負担のかかる主張にキラは少しばかりイラッとしながらも、セレナの方へ質問を投げかけた。
「何もした覚えはないんだけど……。セレナも、納得できたの?」
赤毛のメイドは、少しだけ間を置いてから答えた。
「帝国を受け入られるかと聞かれれば、やはり否です。しかしリリィ様のお考えを聞いて、気が楽になりました」
「楽?」
「拒否対象だったのが監視対象となった……とでも言えば良いでしょうか。嫌いも嫌いですし、積極的に関わる気もありませんが、拒絶はしないでおこう――そういうふうに思えば、楽になりました」
そのとき、キラはもちろん、リリィですらぽかんと口を開けて呆けた。
いつも真横だった眉が下がり気味になり、真っ白な頬は紅潮してぷくりと丸みを帯び、そして口元は弓形を描いていた。

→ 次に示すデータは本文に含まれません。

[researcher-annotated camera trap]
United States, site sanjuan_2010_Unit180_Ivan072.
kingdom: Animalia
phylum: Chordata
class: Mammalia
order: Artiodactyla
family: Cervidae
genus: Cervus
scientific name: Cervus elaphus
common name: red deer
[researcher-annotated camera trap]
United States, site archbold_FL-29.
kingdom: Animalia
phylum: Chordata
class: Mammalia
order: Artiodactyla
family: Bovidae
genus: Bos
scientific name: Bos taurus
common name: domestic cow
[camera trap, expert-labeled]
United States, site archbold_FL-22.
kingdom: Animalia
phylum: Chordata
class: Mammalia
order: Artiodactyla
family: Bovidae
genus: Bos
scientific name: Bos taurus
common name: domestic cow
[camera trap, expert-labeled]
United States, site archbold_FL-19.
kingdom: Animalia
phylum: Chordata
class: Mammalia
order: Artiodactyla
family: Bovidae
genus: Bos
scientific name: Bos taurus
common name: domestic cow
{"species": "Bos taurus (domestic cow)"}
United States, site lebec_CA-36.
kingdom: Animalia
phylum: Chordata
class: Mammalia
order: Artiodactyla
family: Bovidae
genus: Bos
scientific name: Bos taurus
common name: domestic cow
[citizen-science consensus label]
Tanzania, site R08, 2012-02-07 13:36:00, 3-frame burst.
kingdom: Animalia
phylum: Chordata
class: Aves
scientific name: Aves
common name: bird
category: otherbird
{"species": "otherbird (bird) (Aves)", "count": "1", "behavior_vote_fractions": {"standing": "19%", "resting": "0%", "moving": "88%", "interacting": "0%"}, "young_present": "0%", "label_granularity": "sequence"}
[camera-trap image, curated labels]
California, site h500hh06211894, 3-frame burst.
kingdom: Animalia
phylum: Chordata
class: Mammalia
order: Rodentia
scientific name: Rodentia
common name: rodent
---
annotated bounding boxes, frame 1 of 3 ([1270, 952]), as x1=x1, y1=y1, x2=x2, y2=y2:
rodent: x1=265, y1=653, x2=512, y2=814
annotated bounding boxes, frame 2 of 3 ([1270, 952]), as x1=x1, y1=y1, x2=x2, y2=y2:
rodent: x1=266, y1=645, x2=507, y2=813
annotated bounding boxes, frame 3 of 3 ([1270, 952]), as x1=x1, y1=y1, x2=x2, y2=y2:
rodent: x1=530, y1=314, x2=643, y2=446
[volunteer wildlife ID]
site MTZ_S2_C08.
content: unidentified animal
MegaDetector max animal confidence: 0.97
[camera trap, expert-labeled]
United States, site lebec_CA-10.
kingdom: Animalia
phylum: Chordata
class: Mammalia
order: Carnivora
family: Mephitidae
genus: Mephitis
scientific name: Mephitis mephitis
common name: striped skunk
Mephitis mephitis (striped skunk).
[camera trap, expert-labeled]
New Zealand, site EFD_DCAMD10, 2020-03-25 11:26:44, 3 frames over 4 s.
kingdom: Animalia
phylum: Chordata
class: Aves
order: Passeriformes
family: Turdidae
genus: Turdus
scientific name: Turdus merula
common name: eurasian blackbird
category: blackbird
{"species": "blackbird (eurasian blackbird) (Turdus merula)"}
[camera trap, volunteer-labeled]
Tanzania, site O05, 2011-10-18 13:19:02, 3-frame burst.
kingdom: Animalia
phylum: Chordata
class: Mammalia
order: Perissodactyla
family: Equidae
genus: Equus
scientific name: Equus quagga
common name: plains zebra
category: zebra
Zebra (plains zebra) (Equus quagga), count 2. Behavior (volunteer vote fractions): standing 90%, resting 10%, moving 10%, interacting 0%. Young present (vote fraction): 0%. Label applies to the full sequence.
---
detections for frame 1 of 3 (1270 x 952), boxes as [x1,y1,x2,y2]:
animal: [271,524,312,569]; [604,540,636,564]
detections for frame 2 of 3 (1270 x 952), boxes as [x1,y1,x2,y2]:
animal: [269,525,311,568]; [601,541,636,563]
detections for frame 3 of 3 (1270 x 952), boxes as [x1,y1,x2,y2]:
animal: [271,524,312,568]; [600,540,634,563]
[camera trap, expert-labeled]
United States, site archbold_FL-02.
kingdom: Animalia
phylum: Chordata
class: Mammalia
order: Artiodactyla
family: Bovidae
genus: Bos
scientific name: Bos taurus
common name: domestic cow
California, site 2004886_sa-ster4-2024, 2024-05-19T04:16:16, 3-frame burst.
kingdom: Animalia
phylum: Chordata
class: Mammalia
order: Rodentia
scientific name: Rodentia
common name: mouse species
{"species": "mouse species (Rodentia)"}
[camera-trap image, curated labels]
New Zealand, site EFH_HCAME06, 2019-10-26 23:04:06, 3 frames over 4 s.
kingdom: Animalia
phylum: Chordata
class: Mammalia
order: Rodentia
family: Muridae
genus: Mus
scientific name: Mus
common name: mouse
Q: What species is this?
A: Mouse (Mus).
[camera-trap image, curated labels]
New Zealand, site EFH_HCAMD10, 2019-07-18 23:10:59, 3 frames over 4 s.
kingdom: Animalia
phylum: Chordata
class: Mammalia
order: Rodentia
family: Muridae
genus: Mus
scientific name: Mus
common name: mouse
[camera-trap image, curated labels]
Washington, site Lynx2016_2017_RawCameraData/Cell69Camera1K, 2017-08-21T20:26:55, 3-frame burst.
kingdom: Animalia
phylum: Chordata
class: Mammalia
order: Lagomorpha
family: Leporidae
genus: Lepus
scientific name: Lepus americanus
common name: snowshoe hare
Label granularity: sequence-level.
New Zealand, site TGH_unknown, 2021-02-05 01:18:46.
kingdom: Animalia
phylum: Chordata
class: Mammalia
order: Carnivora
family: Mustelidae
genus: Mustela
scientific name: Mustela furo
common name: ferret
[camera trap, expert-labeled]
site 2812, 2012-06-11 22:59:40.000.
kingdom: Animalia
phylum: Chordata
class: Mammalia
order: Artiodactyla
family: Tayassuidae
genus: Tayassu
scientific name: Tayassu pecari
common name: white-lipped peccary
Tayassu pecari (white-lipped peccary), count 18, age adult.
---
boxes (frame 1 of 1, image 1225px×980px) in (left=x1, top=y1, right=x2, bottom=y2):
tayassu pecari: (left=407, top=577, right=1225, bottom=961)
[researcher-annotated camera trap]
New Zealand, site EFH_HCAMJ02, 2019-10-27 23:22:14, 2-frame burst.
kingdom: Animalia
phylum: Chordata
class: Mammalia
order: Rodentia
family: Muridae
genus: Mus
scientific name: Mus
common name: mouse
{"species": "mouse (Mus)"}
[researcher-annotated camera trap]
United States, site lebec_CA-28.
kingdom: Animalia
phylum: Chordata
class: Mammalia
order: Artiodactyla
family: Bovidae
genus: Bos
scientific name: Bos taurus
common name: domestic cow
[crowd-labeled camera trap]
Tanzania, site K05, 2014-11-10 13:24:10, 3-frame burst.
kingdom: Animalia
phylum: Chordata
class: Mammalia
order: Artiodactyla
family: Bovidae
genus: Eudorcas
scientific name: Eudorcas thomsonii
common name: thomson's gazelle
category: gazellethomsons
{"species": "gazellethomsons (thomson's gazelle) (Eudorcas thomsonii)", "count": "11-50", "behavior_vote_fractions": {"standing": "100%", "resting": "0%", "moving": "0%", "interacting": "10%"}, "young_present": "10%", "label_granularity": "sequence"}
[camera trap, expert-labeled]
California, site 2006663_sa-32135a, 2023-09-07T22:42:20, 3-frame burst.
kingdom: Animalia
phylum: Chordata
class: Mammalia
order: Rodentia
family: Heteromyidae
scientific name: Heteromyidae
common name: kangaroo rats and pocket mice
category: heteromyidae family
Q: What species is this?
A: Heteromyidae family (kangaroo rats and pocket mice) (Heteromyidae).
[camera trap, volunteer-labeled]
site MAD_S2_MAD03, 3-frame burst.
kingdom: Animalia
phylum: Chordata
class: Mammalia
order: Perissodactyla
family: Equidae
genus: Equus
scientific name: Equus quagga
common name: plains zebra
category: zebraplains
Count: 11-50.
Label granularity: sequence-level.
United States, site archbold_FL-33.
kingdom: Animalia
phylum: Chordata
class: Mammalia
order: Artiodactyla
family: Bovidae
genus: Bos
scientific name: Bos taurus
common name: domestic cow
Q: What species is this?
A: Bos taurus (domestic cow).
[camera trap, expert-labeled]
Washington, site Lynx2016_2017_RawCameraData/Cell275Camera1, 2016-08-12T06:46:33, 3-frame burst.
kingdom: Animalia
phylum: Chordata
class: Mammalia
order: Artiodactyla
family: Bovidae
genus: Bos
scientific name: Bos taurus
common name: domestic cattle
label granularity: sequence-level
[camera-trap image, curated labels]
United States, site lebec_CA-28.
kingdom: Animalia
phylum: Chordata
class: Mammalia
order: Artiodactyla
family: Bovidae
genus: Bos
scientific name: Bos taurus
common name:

今までも、頬を緩めたり目つきが柔らかくなったりしたことはあったが……今回ばかりは、正真正銘の笑顔と言えた。
「だめ!」
〈見ちゃ、め!〉
思わずセレナに見惚れていると、リリィが勢いよく目を覆い隠してきた。それだけでなく、エルトの声がガンガンと頭の中で響く。
「ちょ、なにを……!」
「キラはわたくしの婚約者で、セレナは親友! だから、だめです!」
「い、いや、何が……!」
「二人ともわたくしのなんですから!」
「何そのガキ大将感……!」
意外と力強いリリィの拘束から抜け出せないでいると、続け様にエルトが体の内側で叫びだす。
〈私の可愛い娘二人よ! まだ手出しは許しません!〉
リリィの声とエルトの声。親子なだけにさすがに似通っていて、キラは迂闊に抗議もできなかった。
そうして、これも初めてな屈託のないセレナの笑い声も聞こえてきて……やがて何故かくすぐり合いへと発展し、三人とも綺麗にぐうと腹の音を響かせるまで続いた。